First, calculate the total mass 𝑇 in kg of the volume of solution needed; divide the volume by the density of the specific ethanol-water solution. You can look up this density in a handbook or Google it. One simple table is at https://www.engineeringtoolbox.com/ethanol-water-mixture-density-d_2162.html, although many tables are available, even to tenths of a percent.

Second, calculate the mass of 96% ethanol needed: 𝐸 = (𝑇∗𝑃/100)×1/0.96. The ratio 𝐸/𝑇 will be higher than 𝑃, the % desired, because the ethanol is only 96%. Convert this to volume in liters, if you desire, by dividing by 0.80138, the density of 96% ethanol.

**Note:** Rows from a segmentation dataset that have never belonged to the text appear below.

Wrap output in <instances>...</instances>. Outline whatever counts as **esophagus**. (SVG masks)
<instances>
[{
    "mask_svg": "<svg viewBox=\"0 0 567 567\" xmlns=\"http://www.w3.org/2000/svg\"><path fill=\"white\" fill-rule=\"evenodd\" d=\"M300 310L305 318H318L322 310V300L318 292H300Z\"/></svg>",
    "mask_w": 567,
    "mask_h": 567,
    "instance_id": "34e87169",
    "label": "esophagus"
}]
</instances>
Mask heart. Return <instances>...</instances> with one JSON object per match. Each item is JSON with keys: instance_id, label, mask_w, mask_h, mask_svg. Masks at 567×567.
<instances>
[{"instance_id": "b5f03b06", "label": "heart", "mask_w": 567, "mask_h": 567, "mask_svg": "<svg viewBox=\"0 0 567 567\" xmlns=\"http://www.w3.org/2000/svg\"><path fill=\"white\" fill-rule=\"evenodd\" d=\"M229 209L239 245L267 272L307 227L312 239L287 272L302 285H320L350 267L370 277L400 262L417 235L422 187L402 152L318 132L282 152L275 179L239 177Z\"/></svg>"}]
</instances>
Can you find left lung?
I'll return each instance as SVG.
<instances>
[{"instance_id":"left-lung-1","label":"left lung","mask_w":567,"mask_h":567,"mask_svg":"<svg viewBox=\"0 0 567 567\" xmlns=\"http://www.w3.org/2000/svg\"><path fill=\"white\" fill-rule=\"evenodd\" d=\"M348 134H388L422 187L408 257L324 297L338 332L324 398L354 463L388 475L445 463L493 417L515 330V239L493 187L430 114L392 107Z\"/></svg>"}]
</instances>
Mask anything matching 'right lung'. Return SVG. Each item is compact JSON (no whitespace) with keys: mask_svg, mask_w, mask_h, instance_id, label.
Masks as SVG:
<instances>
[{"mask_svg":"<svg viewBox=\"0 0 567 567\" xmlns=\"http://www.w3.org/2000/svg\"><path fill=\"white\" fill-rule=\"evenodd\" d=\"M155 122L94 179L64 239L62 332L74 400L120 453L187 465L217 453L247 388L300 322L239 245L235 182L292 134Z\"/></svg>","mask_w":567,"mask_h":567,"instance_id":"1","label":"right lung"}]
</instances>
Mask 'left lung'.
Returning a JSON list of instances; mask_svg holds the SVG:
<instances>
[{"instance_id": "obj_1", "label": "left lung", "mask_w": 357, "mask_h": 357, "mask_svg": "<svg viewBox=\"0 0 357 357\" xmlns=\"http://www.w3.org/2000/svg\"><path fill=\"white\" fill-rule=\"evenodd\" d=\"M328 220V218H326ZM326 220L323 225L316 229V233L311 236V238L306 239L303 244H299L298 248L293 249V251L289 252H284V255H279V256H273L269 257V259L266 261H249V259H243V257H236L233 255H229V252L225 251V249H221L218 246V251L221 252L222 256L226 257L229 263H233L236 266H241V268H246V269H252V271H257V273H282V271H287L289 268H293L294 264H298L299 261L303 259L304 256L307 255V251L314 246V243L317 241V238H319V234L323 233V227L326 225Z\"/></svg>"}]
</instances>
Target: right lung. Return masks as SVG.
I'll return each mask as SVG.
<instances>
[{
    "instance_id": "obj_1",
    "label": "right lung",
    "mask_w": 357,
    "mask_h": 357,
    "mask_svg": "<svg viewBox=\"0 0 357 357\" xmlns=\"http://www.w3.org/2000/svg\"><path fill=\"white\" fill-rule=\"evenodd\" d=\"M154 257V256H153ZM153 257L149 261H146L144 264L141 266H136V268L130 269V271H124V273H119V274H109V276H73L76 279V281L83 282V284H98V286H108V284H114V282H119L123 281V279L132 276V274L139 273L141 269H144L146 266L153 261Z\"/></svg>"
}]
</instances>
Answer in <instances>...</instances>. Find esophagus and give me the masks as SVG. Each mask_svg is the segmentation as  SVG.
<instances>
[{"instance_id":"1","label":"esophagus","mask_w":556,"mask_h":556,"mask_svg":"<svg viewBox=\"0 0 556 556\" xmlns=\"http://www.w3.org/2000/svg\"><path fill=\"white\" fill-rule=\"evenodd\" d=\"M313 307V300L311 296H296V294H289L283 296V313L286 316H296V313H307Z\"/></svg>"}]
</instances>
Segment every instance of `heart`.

Third, calculate the amount of pure water needed: 𝑊 = 𝑇 − 𝐸. 𝑊/𝑇 will be less than 100 - 𝑃 because of the 4% water already in the ethanol. But the total mass will give you the volume required, and the % ethanol will be correct - BY MASS.

Commercial isopropanol solutions are frequently sold as 70% by volume; this calculates out to 64.7% by weight. Your procedure, if you desire to make variable % solutions BY VOLUME, will need to do a calculation before you even do the first step: convert the % ethanol by volume to % ethanol by mass.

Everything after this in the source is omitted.